You cannot indefinitely carry emotional residue without processing it.

Create space for:

  • Peer conversations with another director
  • Scheduled leadership debriefs
  • Structured journaling after high-intensity days

Processing prevents accumulation.

4. Strengthen Structural Support

If everything routes through you, stress multiplies.

Ask yourself:

  • What decisions could be pre-scripted?
  • What policies need clearer boundaries?
  • What scenarios could staff confidently handle with training?

Often, stress is not a personal weakness. It is a signal that the system needs reinforcement.

5. Separate Identity From Availability

This may be the most important.

You care deeply. That is one of your greatest strengths.

But you are not your center.

Your value as a leader is not measured by how exhausted you are. It is measured by your ability to create stability, clarity, and sustainability — for your team and for yourself.

Loving your work should not require sacrificing your health.

Key Takeaways
  • Chronic stress without recovery leads to emotional exhaustion and physical consequences.
  • Being constantly available is not synonymous with effective leadership.
  • Childcare will always carry responsibility — but responsibility must be managed.
  • Systems and boundaries protect both you and your organization.
  • Recovery is a leadership strategy.
Reflection

If you needed to step away unexpectedly for 24 hours, how would your center function?
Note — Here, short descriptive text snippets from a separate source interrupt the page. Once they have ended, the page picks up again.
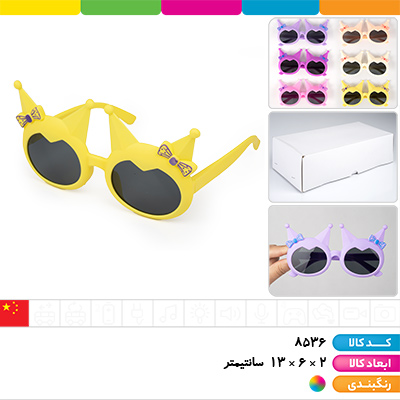 عینک آفتابی کرومی UV400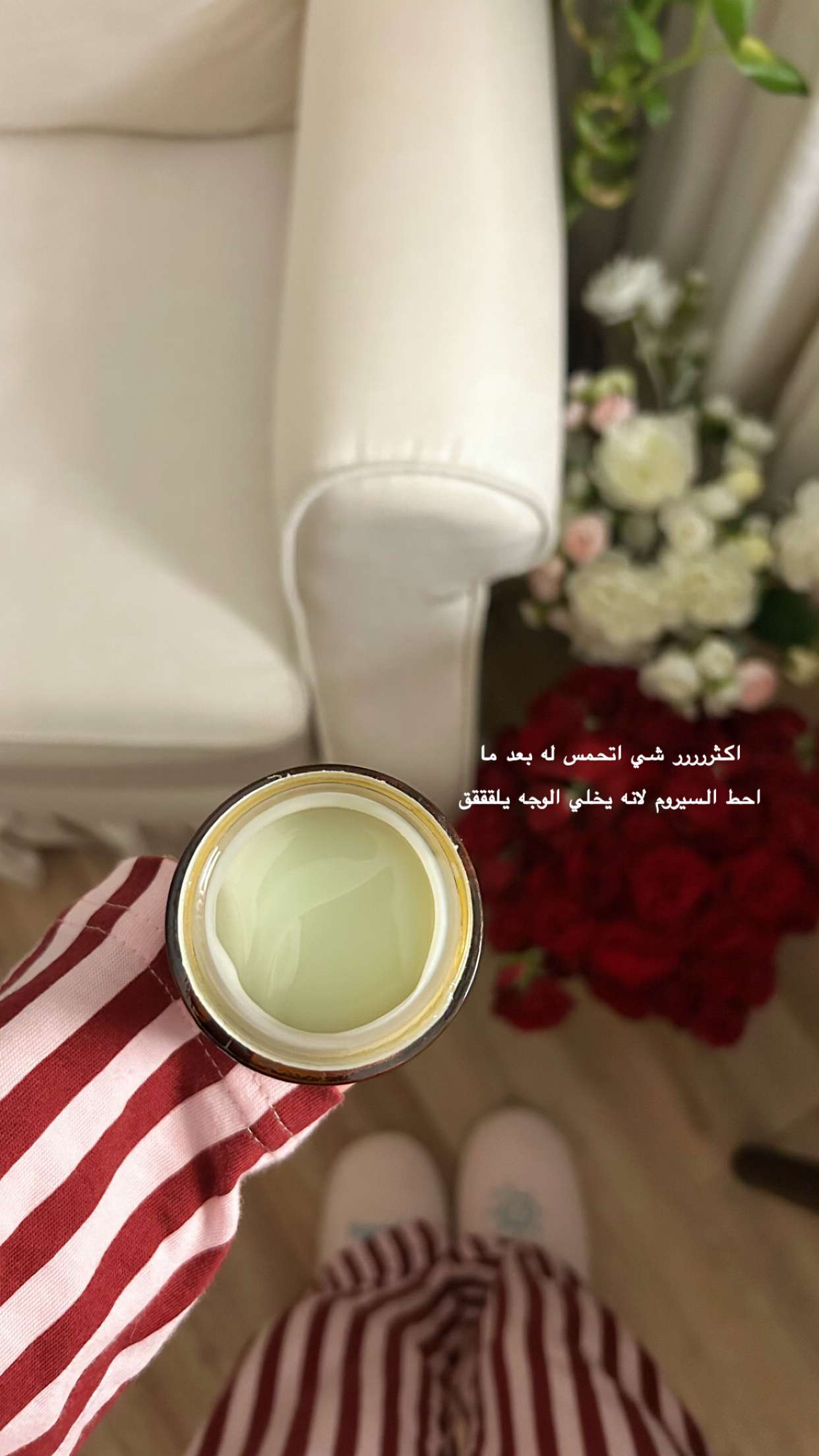 قصة سناب شات للحساب i_12iix1 رقم 127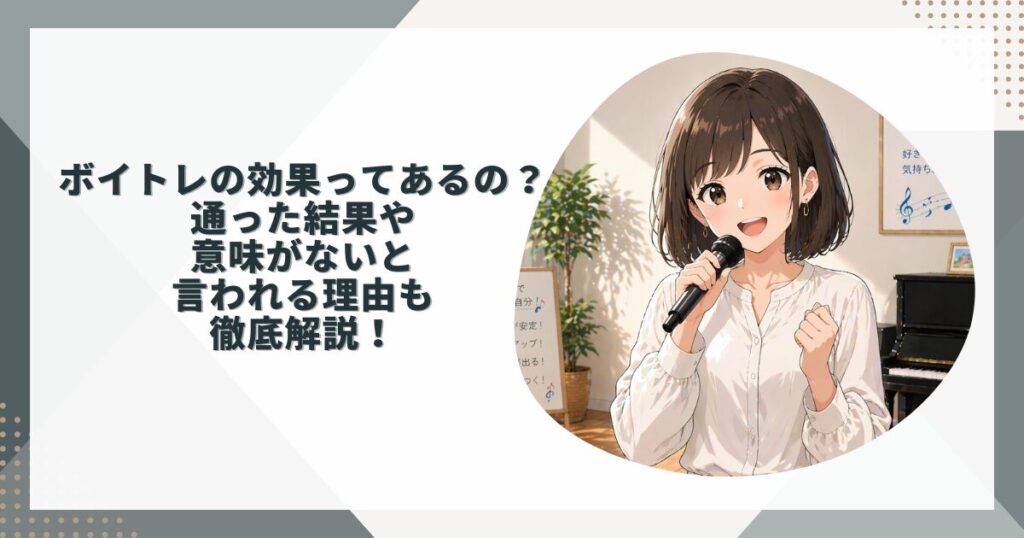 ボイトレの効果ってあるの？通った結果や意味がないと言われる理由も徹底解説！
Where would tension surface?

That discomfort is not failure. It is feedback.

Your Next Step

Choose one small shift this week:

  • Define one boundary around non-emergency communication
  • Create a 10-minute end-of-day closure ritual
  • Delegate one recurring decision
  • Identify one situation that needs clearer structure

Sustainability is not built in dramatic moments. It is built in steady adjustments.

You love this work.

The goal is not to leave it! The goal is to lead in a way that allows you to stay — healthy, grounded, and present for the long run.